Heimstaden übernimmt fragwürdige Mietverhältnisse

Bautista Fernández demonstrierte ebenfalls am Dienstag. Er heißt eigentlich anders, möchte seinen Namen aber nicht in der Zeitung lesen. Er hat Angst, seine möblierte Wohnung zu verlieren, in der er bereits seit Ende 2016 lebt. Fernández ist einer von zahlreichen Mietern mit zeitlich befristeten Mietverträgen. Seiner läuft im Oktober aus.

Den Vertrag hat er mit Schönhaus Immobilien abgeschlossen, dem vorherigen Eigentümer, der habe aber eine Verlängerung verwehrt. Inzwischen habe er sich Rat beim Berliner Mieterverein geholt und erfahren, dass die Befristung unter Umständen gar nicht rechtskräftig sei. „Ich möchte in der Wohnung bleiben“, sagt er.

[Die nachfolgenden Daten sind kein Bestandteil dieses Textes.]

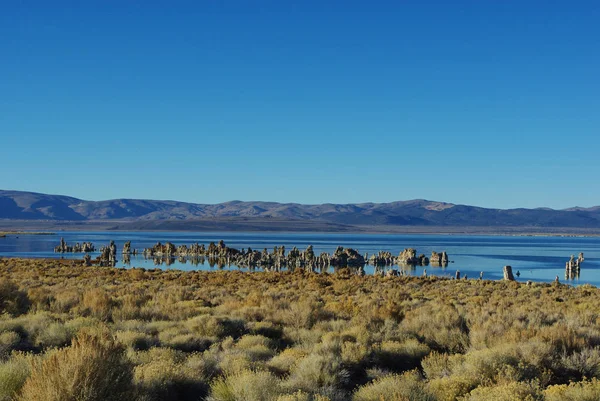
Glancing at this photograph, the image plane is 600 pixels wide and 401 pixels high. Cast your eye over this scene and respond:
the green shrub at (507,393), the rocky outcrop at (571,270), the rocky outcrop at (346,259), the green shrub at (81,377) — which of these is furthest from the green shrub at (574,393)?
the rocky outcrop at (346,259)

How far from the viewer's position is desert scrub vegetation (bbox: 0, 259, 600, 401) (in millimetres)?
7609

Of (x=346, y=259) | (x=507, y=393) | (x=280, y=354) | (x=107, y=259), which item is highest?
(x=507, y=393)

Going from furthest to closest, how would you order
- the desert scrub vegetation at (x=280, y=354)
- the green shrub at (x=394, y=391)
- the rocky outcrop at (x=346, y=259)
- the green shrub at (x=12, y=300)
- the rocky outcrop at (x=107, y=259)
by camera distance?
the rocky outcrop at (x=346, y=259) → the rocky outcrop at (x=107, y=259) → the green shrub at (x=12, y=300) → the green shrub at (x=394, y=391) → the desert scrub vegetation at (x=280, y=354)

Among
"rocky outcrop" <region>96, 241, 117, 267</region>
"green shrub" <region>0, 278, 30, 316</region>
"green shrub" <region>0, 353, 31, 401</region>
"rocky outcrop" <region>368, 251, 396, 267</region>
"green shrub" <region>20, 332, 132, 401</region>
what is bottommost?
"rocky outcrop" <region>368, 251, 396, 267</region>

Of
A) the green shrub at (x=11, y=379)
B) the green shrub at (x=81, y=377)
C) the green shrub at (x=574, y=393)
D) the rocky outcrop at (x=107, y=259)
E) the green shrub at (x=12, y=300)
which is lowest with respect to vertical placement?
the rocky outcrop at (x=107, y=259)

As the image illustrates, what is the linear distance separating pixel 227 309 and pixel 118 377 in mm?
11434

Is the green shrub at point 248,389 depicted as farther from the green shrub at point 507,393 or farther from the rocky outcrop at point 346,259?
the rocky outcrop at point 346,259

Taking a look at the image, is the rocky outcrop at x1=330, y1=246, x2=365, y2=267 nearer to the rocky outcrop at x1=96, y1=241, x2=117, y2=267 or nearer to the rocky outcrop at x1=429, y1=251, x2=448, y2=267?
the rocky outcrop at x1=429, y1=251, x2=448, y2=267

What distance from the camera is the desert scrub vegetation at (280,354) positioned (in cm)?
761

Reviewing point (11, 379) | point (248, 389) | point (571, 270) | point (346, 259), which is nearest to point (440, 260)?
point (346, 259)

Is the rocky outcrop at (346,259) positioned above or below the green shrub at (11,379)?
below

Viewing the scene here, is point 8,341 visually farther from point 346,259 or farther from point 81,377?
point 346,259

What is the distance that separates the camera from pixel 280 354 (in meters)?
11.9

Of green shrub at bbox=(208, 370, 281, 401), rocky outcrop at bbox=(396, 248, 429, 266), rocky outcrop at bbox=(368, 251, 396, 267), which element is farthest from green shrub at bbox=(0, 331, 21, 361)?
rocky outcrop at bbox=(396, 248, 429, 266)
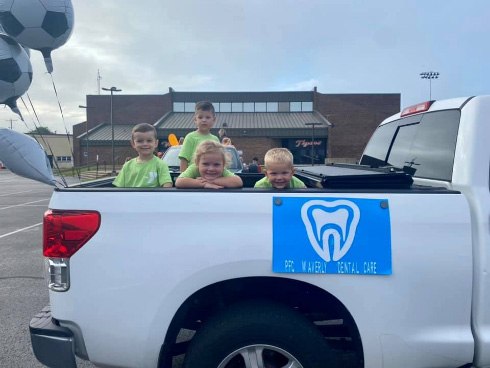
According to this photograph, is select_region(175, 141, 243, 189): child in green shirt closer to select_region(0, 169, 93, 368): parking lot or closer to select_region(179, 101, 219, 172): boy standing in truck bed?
select_region(179, 101, 219, 172): boy standing in truck bed

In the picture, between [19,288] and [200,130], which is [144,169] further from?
[19,288]

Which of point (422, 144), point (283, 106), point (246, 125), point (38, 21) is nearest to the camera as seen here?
point (422, 144)

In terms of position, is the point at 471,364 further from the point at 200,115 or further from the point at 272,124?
the point at 272,124

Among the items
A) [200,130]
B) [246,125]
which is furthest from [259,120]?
[200,130]

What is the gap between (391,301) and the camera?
7.02 ft

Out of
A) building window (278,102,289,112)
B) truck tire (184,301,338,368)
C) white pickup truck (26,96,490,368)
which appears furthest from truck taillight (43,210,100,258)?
building window (278,102,289,112)

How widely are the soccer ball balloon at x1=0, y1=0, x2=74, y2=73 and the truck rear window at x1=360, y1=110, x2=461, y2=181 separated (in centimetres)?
297

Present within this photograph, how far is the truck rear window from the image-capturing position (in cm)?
258

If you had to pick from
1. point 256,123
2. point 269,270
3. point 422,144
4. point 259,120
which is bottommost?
point 269,270

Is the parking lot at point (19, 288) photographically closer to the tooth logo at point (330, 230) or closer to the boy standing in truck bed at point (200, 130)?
the boy standing in truck bed at point (200, 130)

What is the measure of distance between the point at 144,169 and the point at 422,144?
86.7 inches

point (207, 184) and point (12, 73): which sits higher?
point (12, 73)

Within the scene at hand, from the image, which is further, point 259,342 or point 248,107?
point 248,107

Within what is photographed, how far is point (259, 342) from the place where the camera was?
2170mm
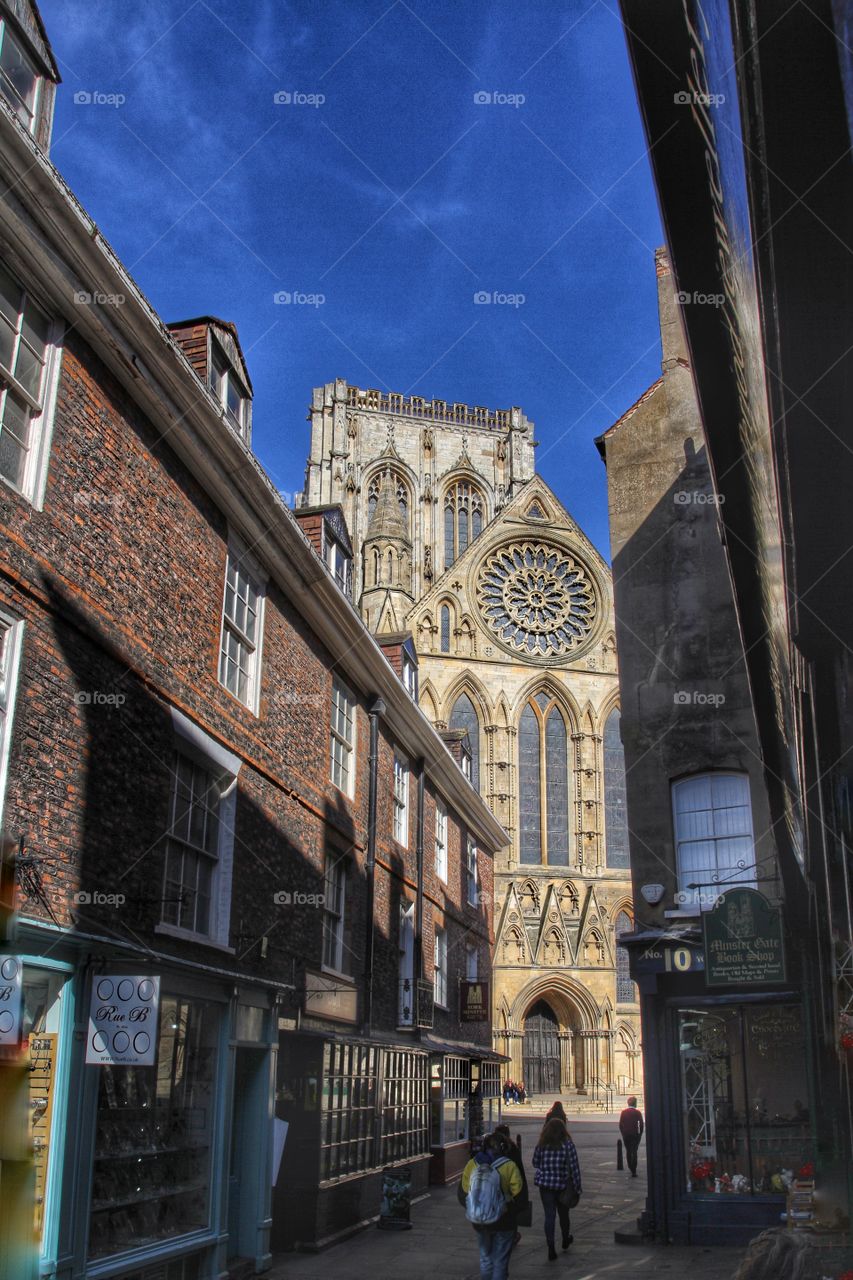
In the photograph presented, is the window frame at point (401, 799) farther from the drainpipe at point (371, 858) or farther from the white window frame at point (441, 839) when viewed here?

Die Demonstrierenden forderten den Senat auf, den "Ausverkauf der Stadt" zu verhindern.

© Christoph Kluge

Schönhaus verkaufte 16 Häuser an Heimstaden, mit vielen möblierten Wohnungen und befristeten Verträgen. „Mietverträge haben auch bei einem Eigentümerwechsel Bestand“, betont Wibke Werner vom Berliner Mieterverein, Heimstaden sei jetzt verantwortlich. Werner hält die Befristung für unrechtmäßig.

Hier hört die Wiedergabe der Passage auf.